Par décision spéciale et motivée, il peut ordonner que les sommes correspondantes aux échéances reportées porteront intérêt à un taux réduit au moins égal au taux légal, ou que les paiements s’imputeront d’abord sur le capital.
Il peut subordonner ces mesures à l’accomplissement par le débiteur d’actes propres à faciliter ou à garantir le paiement de la dette.
La décision du juge suspend les procédures d’exécution qui auraient été engagées par le créancier.

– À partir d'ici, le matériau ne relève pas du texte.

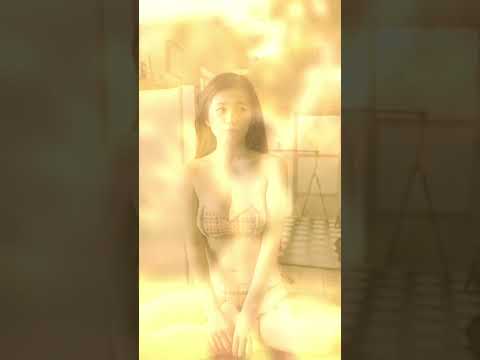 バイク女子 #有那 メイキング　#ゆうなとバイク #shorts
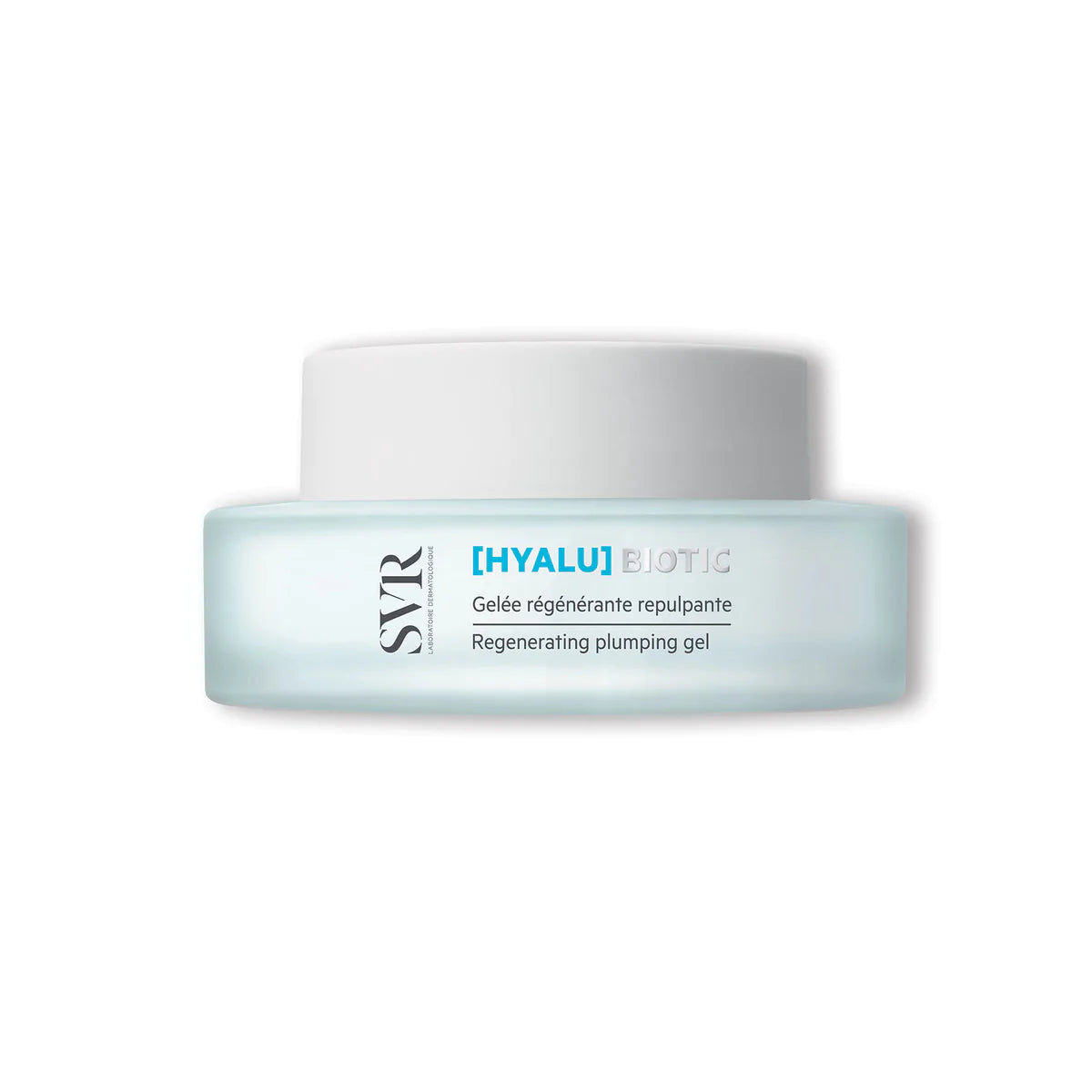 SVR HYALU BIOTIC 50ml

Les majorations d’intérêts ou les pénalités prévues en cas de retard ne sont pas encourues pendant le délai fixé par le juge.
Toute stipulation contraire est réputée non écrite.

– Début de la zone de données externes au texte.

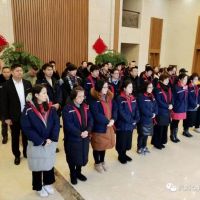 尋一份歸屬感，與奧邦一起追夢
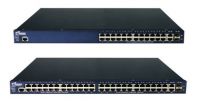 RG-S2300 Series Intelligent Switches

Les dispositions du présent article ne sont pas applicables aux dettes d’aliment. »
En l’espèce, la société Interalliance fait valoir que par courrier du 1er février 2025, Mme [Y] l’a informé que l’indexation du loyer prévue au contrat n’avait pas été appliquée depuis juin 2023 et qu’elle lui a adressé quatre factures pour un montant total de 6 849,85 euros.
La requérante explique qu’à la suite du commandement de payer qui lui a été délivré le 12 mars 2025 en paiement de ces factures, elle a sollicité des délais de paiement, par courriel de son représentant légal adressé aux bailleurs le 22 mars 2025, mais que ceux-ci n’ont pas répondu à sa demande.
La société Interalliance expose qu’elle entend céder son bail en raison de l’éloignement géographique et de l’état de santé de son dirigeant ; elle précise que le local n’est actuellement pas exploité.
Elle ajoute que la demande de paiement des défendeurs, portant sur l’indexation des loyers des trois dernières années, obère sa situation financière.
M. [D] et Mme [Y] s’opposent à tout délai de paiement au motif que la clause d’indexation prévue au contrat a force obligatoire et que leur créance n’est ni contestable ni contestée.
Selon les défendeurs, la société Interalliance ne rapporte par la preuve de sa situation économique.
M. [D] et Mme [Y] mettent également en avant que la requérante n’a plus d’activité à [Localité 8] et qu’ils craignent de ne pas pouvoir recouvrer les loyers dus.
Les bailleurs suggèrent que la demande de la société Interalliance a pour but de faire obstacle à un paiement forcé sur les fonds de la vente future du fonds de commerce de la société.
A l’appui de ses demandes, la société Interalliance verse aux débats un bilan comptable faisant apparaître un bénéfice de 13.385 € sur l’exercice ; il convient toutefois de souligner que ce bilan concerne l’exercice de l’année 2023.
La société Interalliance ne transmet aucun élément comptable justifiant de sa situation financière actuelle et ne démontre donc pas la réalité des difficultés financières alléguées.
Dans ces conditions, il ne saurait être fait droit à sa demande de délais.
Sur les dépens :
La société Interalliance, qui succombe à l’instance, sera condamnée aux dépens en vertu des dispositions de l’article 696 du code de procédure civile.
Sur les frais irrépétibles :
L’équité commande la condamnation de la société Interalliance à payer aux défendeurs la somme de 500 euros en application des dispositions de l’article 700 du Code de procédure civile.
PAR CES MOTIFS :
Nous, Myriam BENDAOUD, Présidente du Tribunal Judiciaire de SAINT-BRIEUC, juge des référés, statuant publiquement, par ordonnance réputée contradictoire rendue par voie de mise à disposition au greffe, en premier ressort, et exécutoire à titre provisoire,
DEBOUTONS la société Interalliance de l’ensemble de ses demandes ;
CONDAMNONS la société Interalliance, partie succombante, aux entiers dépens ;
CONDAMNONS la société Interalliance à payer à M. [P] [D] et Mme [L] [Y] la somme de 500 euros en application des dispositions de l’article 700 du Code de procédure civile ;
RAPPELONS que les ordonnances de référé sont exécutoires, par provision, de plein droit ;
DEBOUTONS les parties de leurs plus amples demandes ou contraires.
Ainsi jugé au palais de justice de Saint-Brieuc, le 6 novembre 2025.